As a student-athlete wanting to avoid NCAA sanctions, Perry obviously couldn't use his celebrity in Columbus to make money. Now that he's moved on from that part of his life, however, it opens up a world of possibilities in a community where Buckeye football is very nearly a religion.

Perry's enjoying that part of it, too.

"The opportunity to make a little bit of money here in Columbus doing appearances, and then through that, being able to meet fans and interact with them has been pretty awesome," Perry said.

There's another reason Perry is enjoying being back in Columbus.

"Just kind of being back here, too, in Columbus, back with some of the guys I played with, has been pretty fun," Perry said. "Because it's like you go away for a couple of months and don't see each other, and then get back, and it's like you haven't missed a beat with those guys. So that's been pretty awesome, too."

Perry wouldn't mind having a familiar face or two on his new team

Ohio State could have a record number of players drafted this year, so it's not surprising that the former Buckeyes have discussed the possibility that some of them may end up on the same team.

Perry certainly isn't opposed to the idea.

"We talk about that every once in a while, mostly jokingly, but it would be interesting to see how that would develop," Perry said. "That would be one cool thing, is going somewhere new and a transition that's completely unlike anything that, basically, I'll ever do again. Just to have somebody I know, somebody I've known for a while there with me would be probably pretty comforting and exciting for the both of us."

The biggest challenge now is the wait

Perry was prepared for it, but these last few weeks leading up to the draft feel interminable.

The hectic nature of the Combine and pro day preparations made things move along more quickly, but now that those events are in the past, the days seem to pass very slowly as players wait for the most important day of their lives.

"Just sitting around, waiting around," Perry said. "It felt like two months for training up for the Combine went at a fairly good pace, I would say, and then pro day kind of came up on us, and that was cool. And then, at this point, it's just felt like it's been dragging on forever. And so they said the last month, basically up until the draft, is going to feel like the longest one. That's how it's feeling for me right now."

As the draft approaches, Perry's staying focused on the prize

It's mostly a waiting game now, but that doesn't mean draft prospects can rest on their laurels. They've gotten feedback from teams as to their strengths and weaknesses, and they have to be ready to hit the ground running after the draft.

Perry said "the physical preparation" is his primary focus in these final weeks before the draft.

"I've got to make sure I get my work in," Perry said. "Working on things where I've gotten feedback on areas of weakness that I can improve on, and then just also maintaining my strengths and making sure that I get those to where they need to be. That's important."

These few weeks are also taxing for NFL prospects. Players don't know where they're going to be drafted and they're facing a lot of significant life changes.

Perry has the benefit of living near his family, which helps keep him grounded during this stressful time.

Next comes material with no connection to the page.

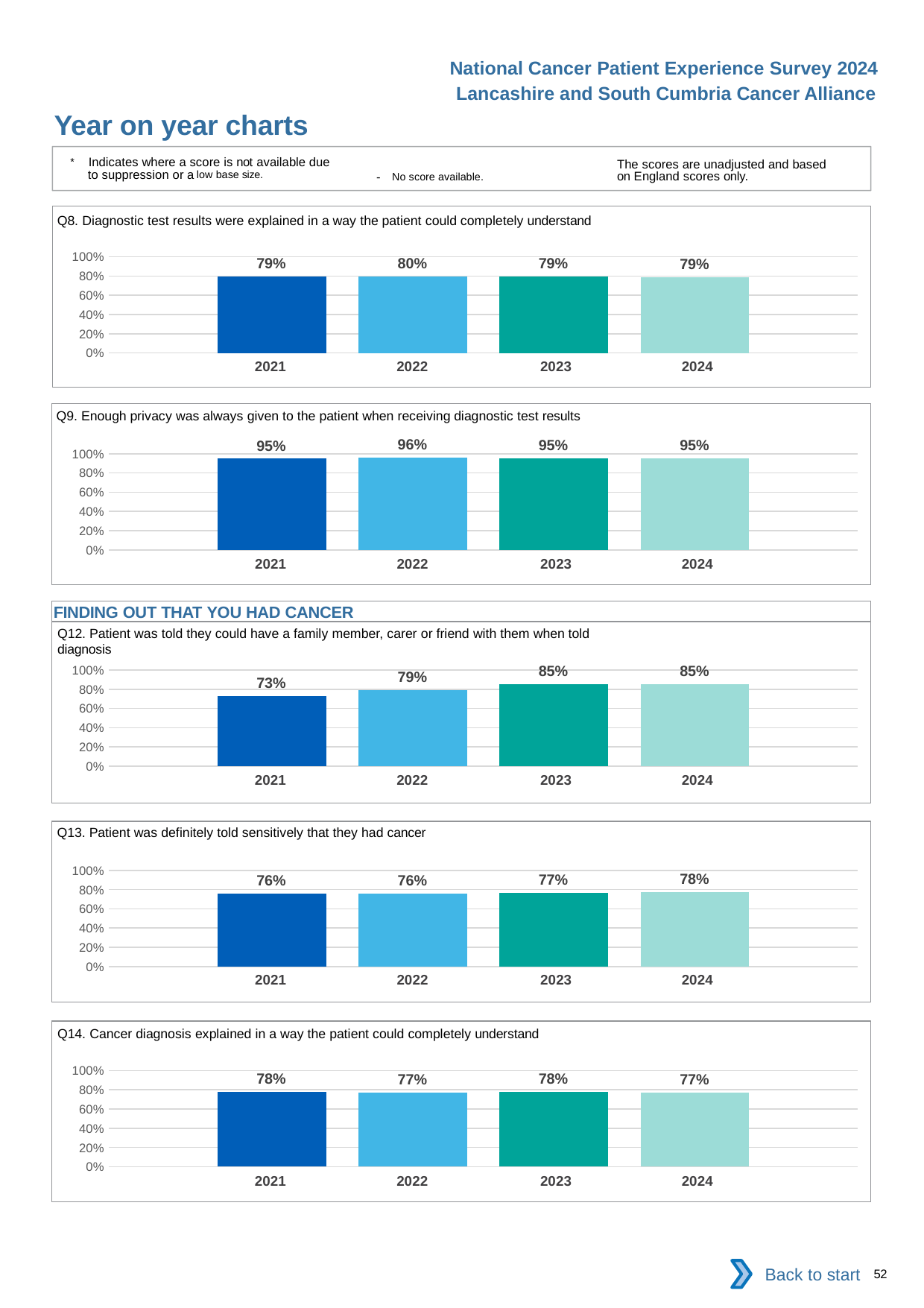
In the Q12 chart (patient was told they could have a family member, carer or friend with them when told diagnosis), do the values generally rise or fall from 2021 to 2024? rise In the Q8 chart (diagnostic test results explained in a way the patient could completely understand), what is the value for 2022? 80% In the Q12 chart (patient was told they could have a family member, carer or friend with them when told diagnosis), what is the difference between the 2023 and 2021 values? 12 percentage points In the Q9 chart (enough privacy was always given when receiving diagnostic test results), what is the value for 2024? 95% In the Q14 chart (cancer diagnosis explained in a way the patient could completely understand), what is the value for 2023? 78% What kind of chart is the Q9 chart (enough privacy was always given when receiving diagnostic test results)? bar chart In the Q9 chart (enough privacy was always given when receiving diagnostic test results), which year has the highest value? 2022 In the Q13 chart (patient was definitely told sensitively that they had cancer), which year has the highest value? 2024 In the Q14 chart (cancer diagnosis explained in a way the patient could completely understand), is the 2022 value larger or smaller than the 2021 value? smaller In the Q12 chart (patient was told they could have a family member, carer or friend with them when told diagnosis), what is the value for 2021? 73% In the Q13 chart (patient was definitely told sensitively that they had cancer), what is the value for 2024? 78% How many years are shown on the x axis of the Q8 chart (diagnostic test results explained in a way the patient could completely understand)? 4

"Mentally, just staying focused on the prize, but also, not letting the stress kind of get me carried away and take me to somewhere that's€” a bad place," Perry said. "So I think I do a pretty good job of that, and being a local guy, close to home, it's easy to come and see my family and just kind of take my mind off of things that way."

There's a lot to get in order as one transitions from college football to the NFL, and Perry is also focusing on that.

"Now, it's not so much Joshua Perry, the linebacker from Ohio State. It's Joshua Perry, the brand, "Perry said, "So just kind of those things -- making sure I can develop a brand a little bit and kind of get my name out there, I think is important at this time, too."